Il prete migrante non assolve i politici
Se solo Donald Trump sapesse leggere (ma è difficile con «un vocabolario di settantasette parole», copyright Philip Roth) o perfino se sapessero farlo certi suoi epigoni italiani ed europei, lui e gli altri sobbalzerebbero dinanzi a un breviario di solidarietà, che trasuda dolore e speranza e che si deve all’incontro fra un sacerdote e un giornalista. È una splendida testimonianza, piena di storie di accoglienza e riscatto, quella tradotta in un libro da don Mussie Zerai e Giuseppe Carrisi, “Padre Mosè” (224 pagine, 16 euro), un volume pubblicato dall’editore Giunti. Don Mussie Zerai – candidato al Nobel per la Pace negli ultimi anni – è stato prima di tutto un migrante, fuggito dalle violenze del regime di Menghistu in Eritrea e arrivato in Italia nel 1992: da allora ha svolto mille umili lavori, prima di diventare prete, nel 2010, e continuare a non pensare soltanto alle… anime.

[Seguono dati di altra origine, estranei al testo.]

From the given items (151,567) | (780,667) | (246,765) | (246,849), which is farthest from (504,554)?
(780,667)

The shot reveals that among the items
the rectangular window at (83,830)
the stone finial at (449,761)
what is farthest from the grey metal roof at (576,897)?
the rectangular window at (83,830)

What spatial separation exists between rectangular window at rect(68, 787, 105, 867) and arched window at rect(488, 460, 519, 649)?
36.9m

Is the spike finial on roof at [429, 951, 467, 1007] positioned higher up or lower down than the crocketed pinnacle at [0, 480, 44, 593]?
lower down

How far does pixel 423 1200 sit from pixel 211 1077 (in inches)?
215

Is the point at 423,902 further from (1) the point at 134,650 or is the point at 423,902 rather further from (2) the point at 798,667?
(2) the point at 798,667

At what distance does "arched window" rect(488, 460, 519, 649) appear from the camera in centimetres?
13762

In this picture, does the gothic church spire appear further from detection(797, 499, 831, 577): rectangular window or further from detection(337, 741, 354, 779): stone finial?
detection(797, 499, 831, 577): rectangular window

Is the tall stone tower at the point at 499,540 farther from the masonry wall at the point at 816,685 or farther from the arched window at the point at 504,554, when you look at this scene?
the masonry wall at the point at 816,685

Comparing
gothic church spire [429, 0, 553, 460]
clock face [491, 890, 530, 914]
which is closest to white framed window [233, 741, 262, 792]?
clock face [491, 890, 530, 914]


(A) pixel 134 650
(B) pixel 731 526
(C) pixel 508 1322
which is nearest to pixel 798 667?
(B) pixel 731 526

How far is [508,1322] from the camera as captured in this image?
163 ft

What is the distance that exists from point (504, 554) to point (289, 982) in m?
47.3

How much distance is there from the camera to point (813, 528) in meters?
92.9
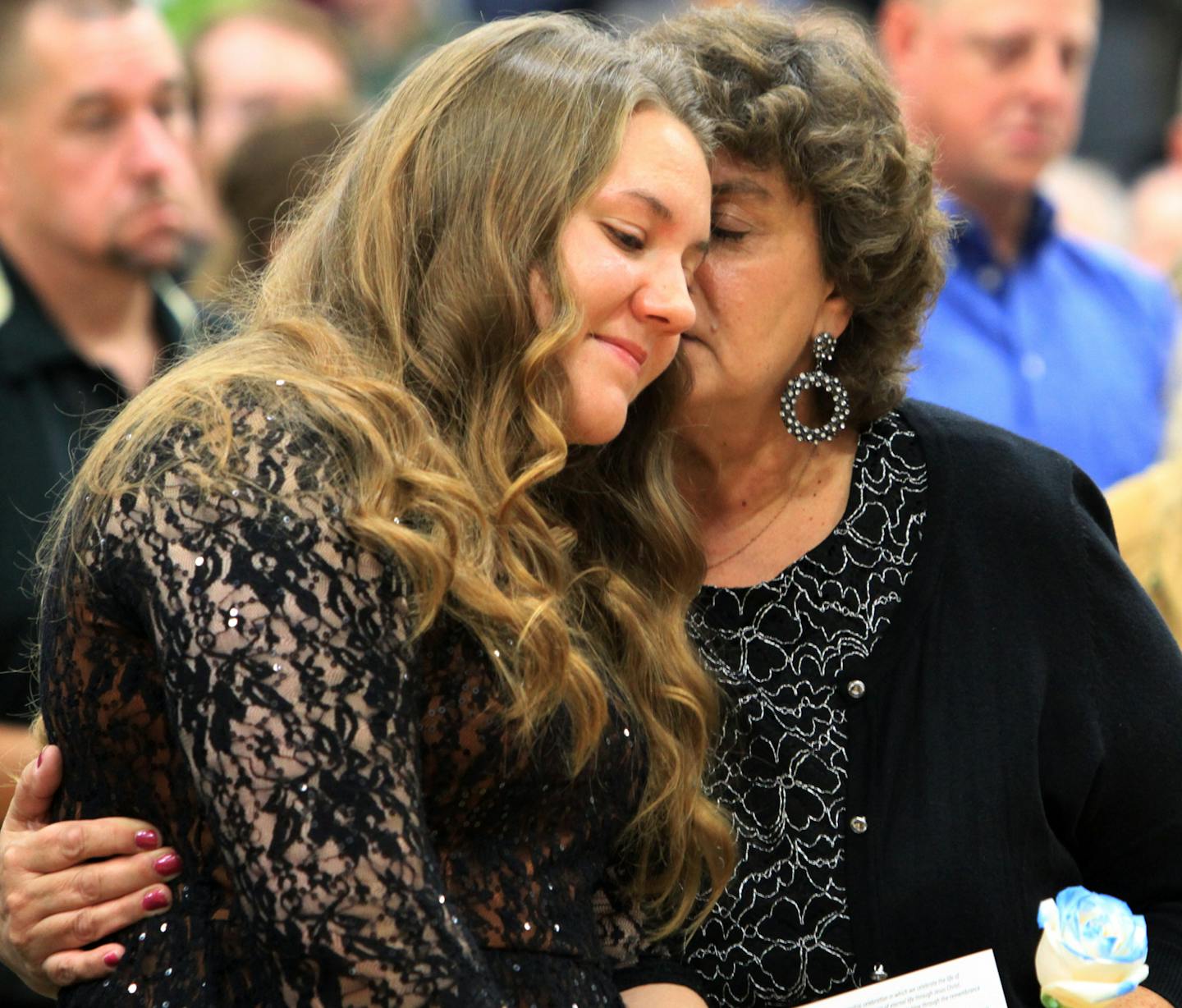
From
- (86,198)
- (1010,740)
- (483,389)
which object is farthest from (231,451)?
(86,198)

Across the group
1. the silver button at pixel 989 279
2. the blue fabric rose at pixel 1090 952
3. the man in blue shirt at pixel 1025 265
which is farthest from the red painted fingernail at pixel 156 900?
the silver button at pixel 989 279

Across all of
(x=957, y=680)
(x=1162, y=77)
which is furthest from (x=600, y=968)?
(x=1162, y=77)

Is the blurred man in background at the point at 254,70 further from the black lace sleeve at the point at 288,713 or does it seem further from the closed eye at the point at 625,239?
the black lace sleeve at the point at 288,713

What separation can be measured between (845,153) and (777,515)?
21.3 inches

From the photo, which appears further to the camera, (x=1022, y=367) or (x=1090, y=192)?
(x=1090, y=192)

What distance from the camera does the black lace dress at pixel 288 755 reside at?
1.70m

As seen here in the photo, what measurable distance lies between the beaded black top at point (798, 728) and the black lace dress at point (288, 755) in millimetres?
444

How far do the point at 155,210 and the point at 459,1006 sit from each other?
240 centimetres

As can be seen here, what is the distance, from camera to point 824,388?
259 centimetres

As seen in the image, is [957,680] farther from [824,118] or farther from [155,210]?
[155,210]

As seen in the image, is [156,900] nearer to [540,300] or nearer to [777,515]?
[540,300]

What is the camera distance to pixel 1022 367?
4.27m

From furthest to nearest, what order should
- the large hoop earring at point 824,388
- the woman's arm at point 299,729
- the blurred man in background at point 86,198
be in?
1. the blurred man in background at point 86,198
2. the large hoop earring at point 824,388
3. the woman's arm at point 299,729

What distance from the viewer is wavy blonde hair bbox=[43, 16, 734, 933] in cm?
184
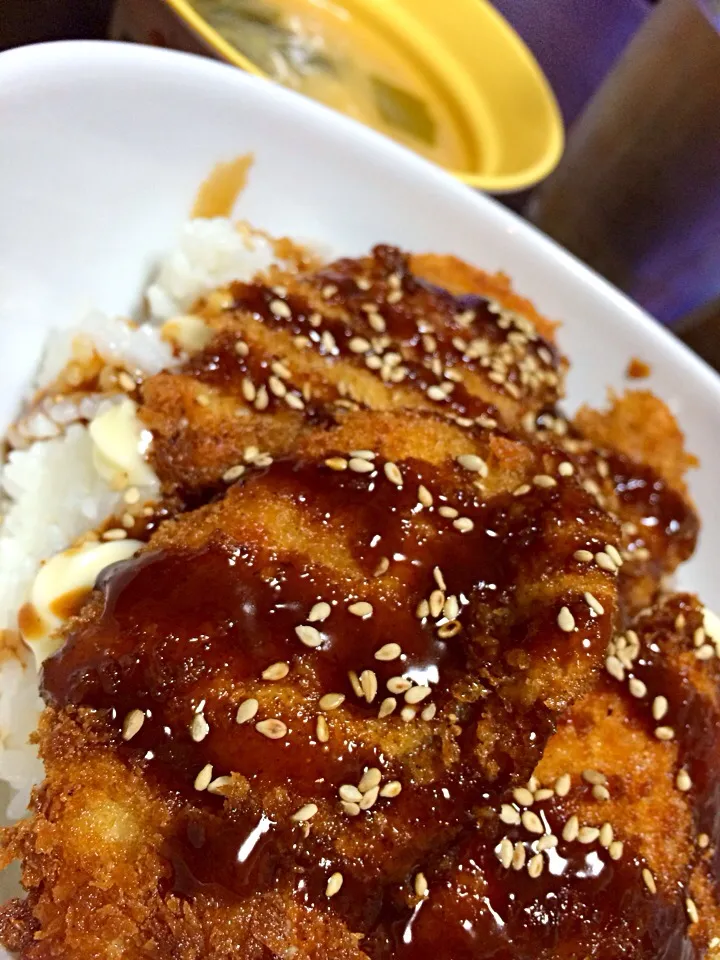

Prima di consacrarsi alla vita religiosa allestisce dormitori per senzatetto, fonda un’associazione, passa molto tempo in strada con gli ultimi. E negli ultimi anni ha iniziato a salvarli anche a distanza. Da quando, infatti, nel 2004 ha risposto a una telefonata nel pieno della notte che gli segnalava un barcone in balia delle onde nel canale di Sicilia, salvata grazie a una sua tempestiva segnalazione alla Guardia Costiera, la sua vita è dedicata quasi interamente a chi fugge in cerca di una terra promessa. Il suo numero di telefono, grazie a un passaparola globale con i metodi più disparati, è un vessillo di speranza in terre dilaniate da guerre e regimi autoritari, fa capolino su muri e t-shirt, fra campi profughi e prigioni.
La sua è una battaglia quotidiana e anche mediatica. L‘idea di fondo di don Mosè? Non è possibile rassegnarsi al fatto che il mar Mediterraneo sia un enorme cimitero, troppi muri e pochi ponti dividano l’Europa dalla gente che fugge da terre dove i diritti sono violati, e le principali istituzioni ormai si preoccupano di chiudere accordi bilaterali con Stati che fermano o rallentano i flussi migratori senza andare troppo per il sottile, cioè senza badare ai diritti minimi (a cominciare dalla Libia di Gheddafi, per di più foraggiata dal governo Berlusconi). Servono piuttosto corridoi umanitari e chance di vita dignitosa per tutti. Padre Mosè non fa sconti a nessuno, a politici di ogni parte che si sono succeduti nei ruoli di maggiore responsabilità e che nulla o troppo poco hanno fatto, possibilmente dopo tante parole.